- _Excerpted passage_:

Harry Miller was jolted to consciousness by the sound of explosions on Dec. 16, 1944. Stationed with the U.S. Army's 760th Tank Battalion in Neufchâteau, Belgium, the young American soldier could see flashes of light reflecting off cold, dark clouds near the German border.
"We heard all this rumbling in the distance," he said in an interview. "We saw the lights of the explosions on the horizon. We didn't know what was happening, but we thought maybe it was an attack."
The Battle of the Bulge had begun with a massive artillery barrage in Belgium and Luxembourg. Hidden in the Ardennes Forest, 40 German divisions knifed through American and British lines in a desperate attempt to turn the tide of World War II in Europe. The Allies eventually stopped the advance, but not before it claimed nearly 200,000 lives.
"There was rain and snow, and I was never warm," said Frank Cohn, who was a private with a U.S. Army intelligence unit attached to the 12th Army Group, based at Remouchamps in Belgium.
On the 80th anniversary of the conflict, local veterans Miller and Cohn recalled their experiences during one of worst winters in European history. Miller, 96, of Washington, and Cohn, 99, of Fort Belvoir, Virginia, were teenagers caught up in the nightmarish reality of war. They remember battling intense cold, wearing sodden uniforms and trudging through fog, mud and ice while trying to avoid becoming combat casualties.
Miller, also a private, served with the First Army during the Battle of the Bulge, also known as the Ardennes Offensive. He had no winter clothing, so he wore everything he had in an attempt to stay warm.
"It started out rainy and foggy, but it got colder," he said. "Then we had snow up to our hips. I had an overcoat that was like a horse blanket. When it got wet, it was heavy and cumbersome. We slept under tanks or on the ground. It was so cold and miserable."
Historian and author Alex Kershaw has interviewed both men about their experiences in World War II, including during two events this year at the National Archives through the Friends of the National World War II Memorial. Kershaw's latest book, "Patton's Prayer: A True Story of Courage, Faith, and Victory in World War II," focuses on the Battle of the Bulge.

- _Stored data_:

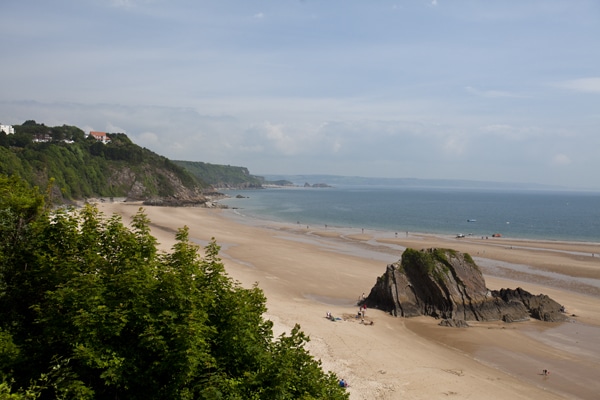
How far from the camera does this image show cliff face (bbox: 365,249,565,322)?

- _Do this_:
In the Battle of the Bulge article, list each weather condition Miller names in his quote that begins "It started out rainy and foggy."

- _Result_:
- Rain
- Fog
- Cold
- Snow (up to his hips)